Sceneario.com: Quelle est la part de chacun dans le travail de l’autre?


MATZ : Le travail de scénariste est un travail plutôt solitaire, par
définition. J’écris les dialogues et compose les planches dans mon coin,
mais j’écoute les désirs de Luc, s’il me dit qu’il veut par exemple une
séquence avec de la neige ou moins de ville et de voitures, et j’essaie de
les faire entrer dans le scénar. Il y a des contraintes diverses qui peuvent
guider certains choix, mais au bout du compte, je suis assez libre. Dans la
mesure où je propose à Luc un découpage complet, il y a un impact sans doute
plus visible de mon travail sur le sien, mais il est libre de le suivre ou
non, et de modifier la manière dont les choses se déroulent à l’intérieur
d’une planche.

Sceneario.com: Quelles sont tes influences?


MATZ : En bd, je suis assez classique, j’aime Franquin et Blueberry, MacCoy
et Miller. je reste très admiratif des Spirou de Franquin, genre « QRN sur
Bretzelburg », qui me font toujours autant rire après toutes ces années, et
dont le dessin est très juste. Mais je lis aussi ce qui se fait aujourd’hui,
et trouve des choses qui me plaisent dans les bd plus « modernes », genre ce
que font Pellejero et Zentner, ou la série « Sanctuaire » qui propose des
choses intéressantes en terme de découpage notamment.

Sceneario.com: Quelles sont tes derniers coups de coeur?
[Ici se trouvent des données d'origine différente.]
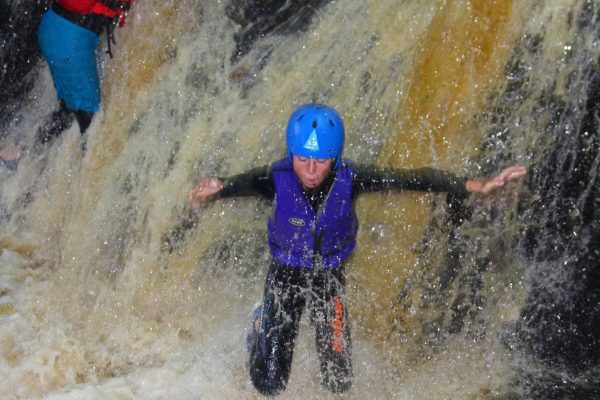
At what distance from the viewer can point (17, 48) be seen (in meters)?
6.11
Coups de gueule?


MATZ : Mon grand coup de coeur, c’est Toppi. Je ne me lasse pas d’admirer
ses albums et notamment le dernier paru, « Potosi », au éditions Mosquito.
Travailler avec lui serait un rêve ! Mes coups de gueule, ce serait mon
incompréhension quand je regarde les meilleurs ventes et que je vois
toujours parmi ces albums des choses qui ne devraient vraiment pas y être,
alors que Toppi par exemple n’y figure jamais, mais bon, tous les goûts sont
dans la nature et il faut croire que beaucoup de gens qui s’intéressent à la
bd n’accordent pas à la qualité du dessin et du texte l’attention qu’il
faudrait 🙂

Sceneario.com: Quels sont tes projets maintenant?


MATZ : Trois projets en cours, une autre série brève avec Jacamon, dans un
univers et avec des personnages différents du Tueur, une nouvelle série en
collaboration avec Colin Wilson qui va commencer de sortir en janvier aux
éditions Casterman et qui s’intitule « Du Plomb dans la tête », un polar
violent et déconnant qui m’amuse bien, et pour finir une autre série qui
démarrera au printemps aux éditions Delcourt en collaboration avec Dominique
Bertail.

Sceneario.com: On voit de plus en plus de sites internet consacrés à la BD. Les éditeurs
l’utilisent de plus en plus. En tant qu’auteur, que penses tu de ce media?


MATZ : Internet est un instrument de communication et d’information
extraordinaire, très souple et très riche, très libre aussi, et donc un
vecteur très intéressant pour échanger et découvrir. C’est bien que les
éditeurs s’intéressent à ce monde high-tech qui est complémentaire du livre
et qui ne peut que contribuer à ancrer les livres dans le monde
d’aujourd’hui, car ils y ont leur place.

Sceneario.com: Comment est née l’idée de ce personnage?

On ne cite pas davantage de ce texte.